What choice do I have? What my wife and daughter want are untenable. I can't live as they want me to. My choice would be to end it because there is no going back. I don't want to hurt them, but I don't want to miserable at best, or dead at worst. The cost is high, I should have done this years ago when I was younger but I did not. If I have to I will strike out on my own. My immediate family will condemn it, my sister will hate it. I'll support the family financially as I can, but at the end of the day this hostility and aggression MUST end. Its at the point I find excuses not to come home and even then communicate as little as possible with anyone save my youngest.
I'll lose the house, my family, but I gain clarity - something I have never had. There is no other path for me but the one I walk. I wish I could choose not to, but I can't because it is me. Always has been, and always will be.
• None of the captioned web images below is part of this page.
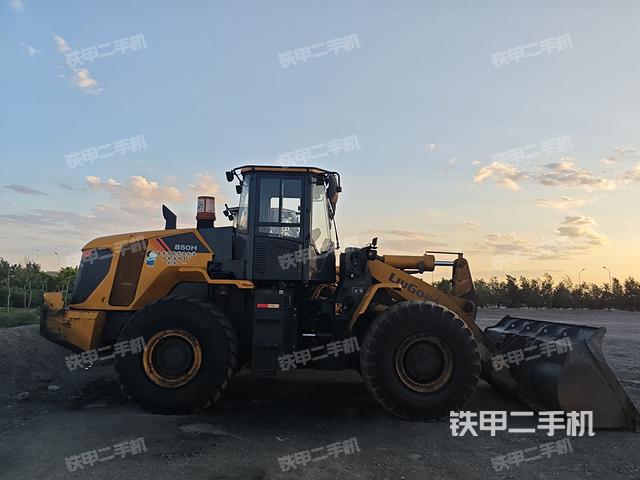 工作裝置整體（整機(jī)外觀及大件）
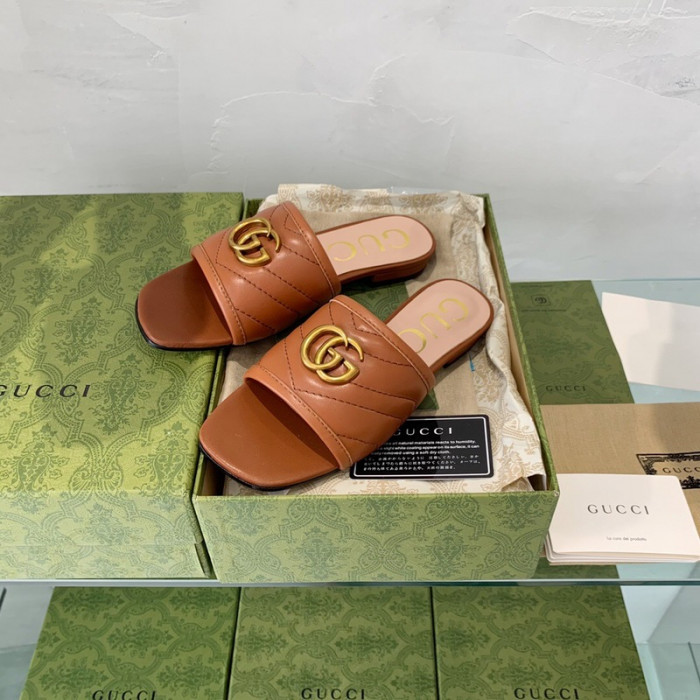 G*u*i sandal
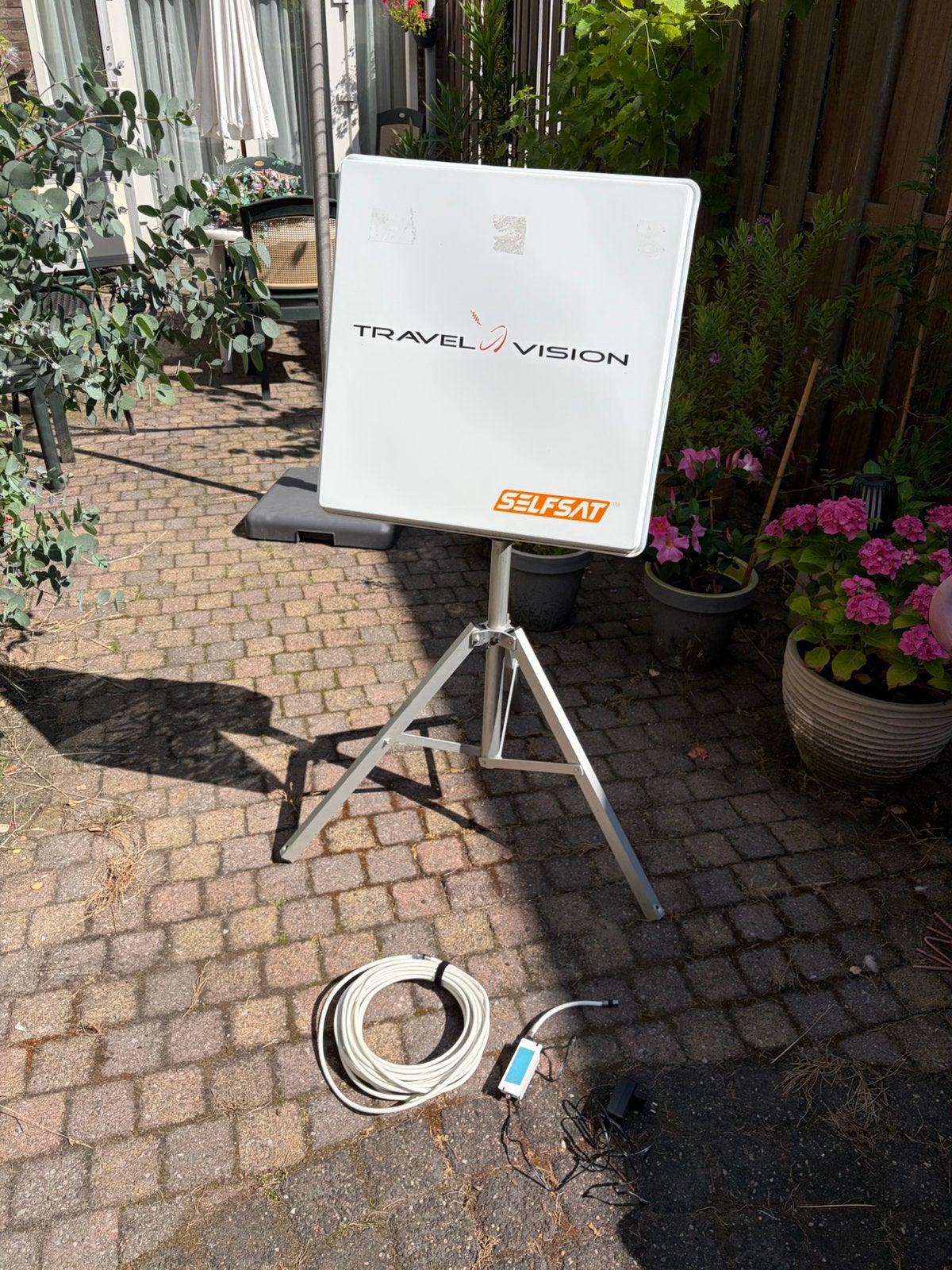 Travelvision R6 Flat, Audio, Tv en Foto, Schotelantennes, Ophalen, Zo goed als nieuw, Overige merken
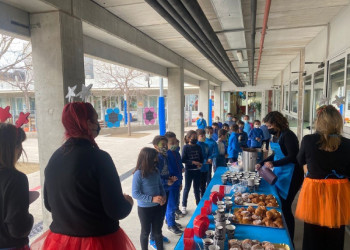 L'Escola Josefina Ibáñez Xocolatada realitza una xocolatada solidària per recaudar fons per a la lluita contra el Càncer Infantil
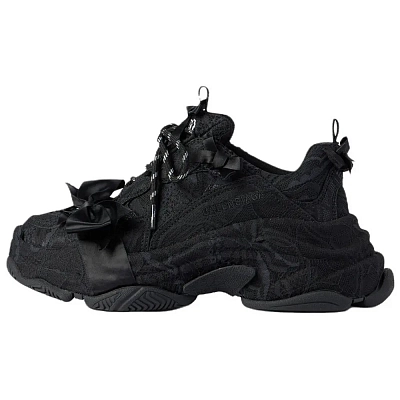 Balenciaga Triple S Low top Chunky Sneakers Women's Black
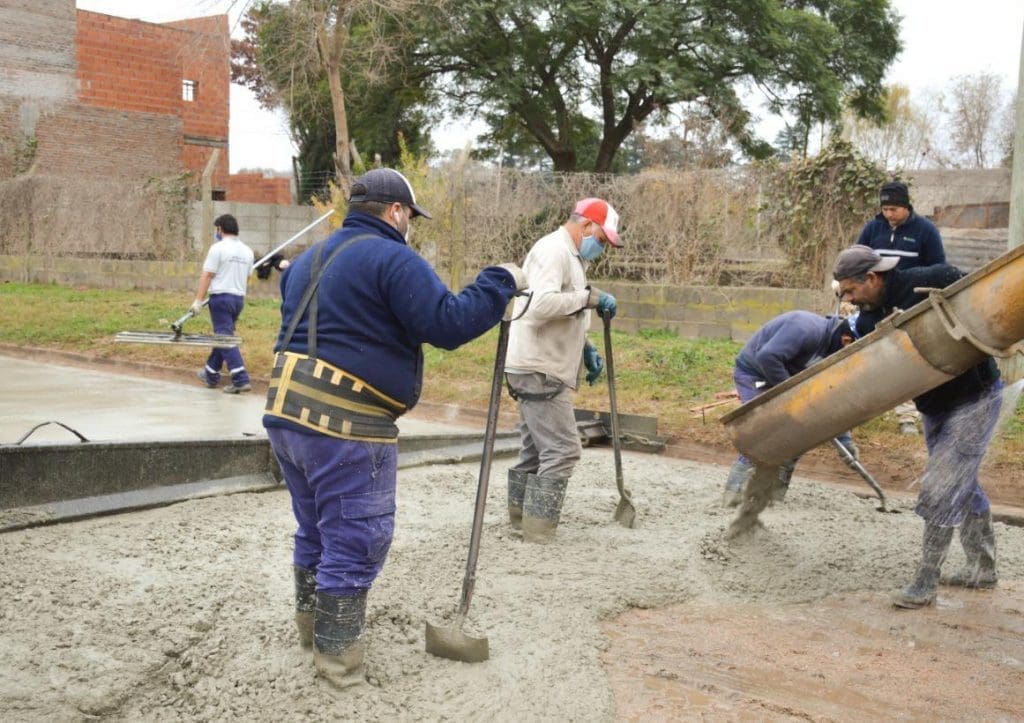 Venado Tuerto: El gobierno de la ciudad avanza con obras de pavimentación y cordón-cuneta en los barrios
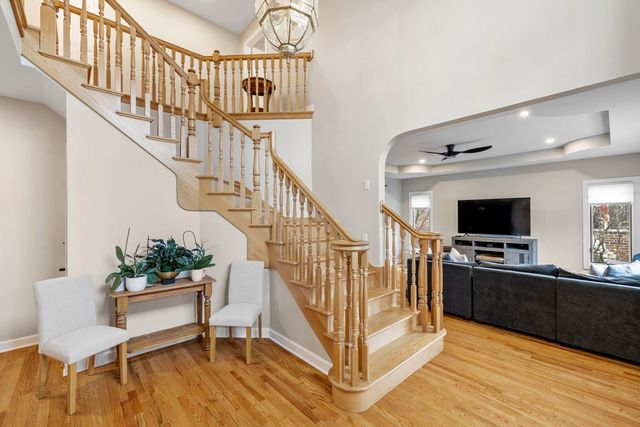 1203 N Burning Bush Lane, Mount Prospect, IL 60056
I look at pictures of me from 4-5 years ago and see a stranger I no longer wish to know. They want him back. He is gone. He never really existed other than as a mask to keep the world at bay.
However, we are still in the same house, today things are okish.... the day could be far worse! I also bought myself my first skirt today. Promptly discovered I want to lose at least 15 pounds before I wear it anywhere, but, I did that with some other clothes that I wear a lot now and 15 pounds lighter is at most 4 weeks away.
On the bad news front since I keep losing weight a lot of the kamis and other small clothes I purchased are no longer fit for purpose. Jeans are getting too big as well. Losing weight is good and bad at the same time!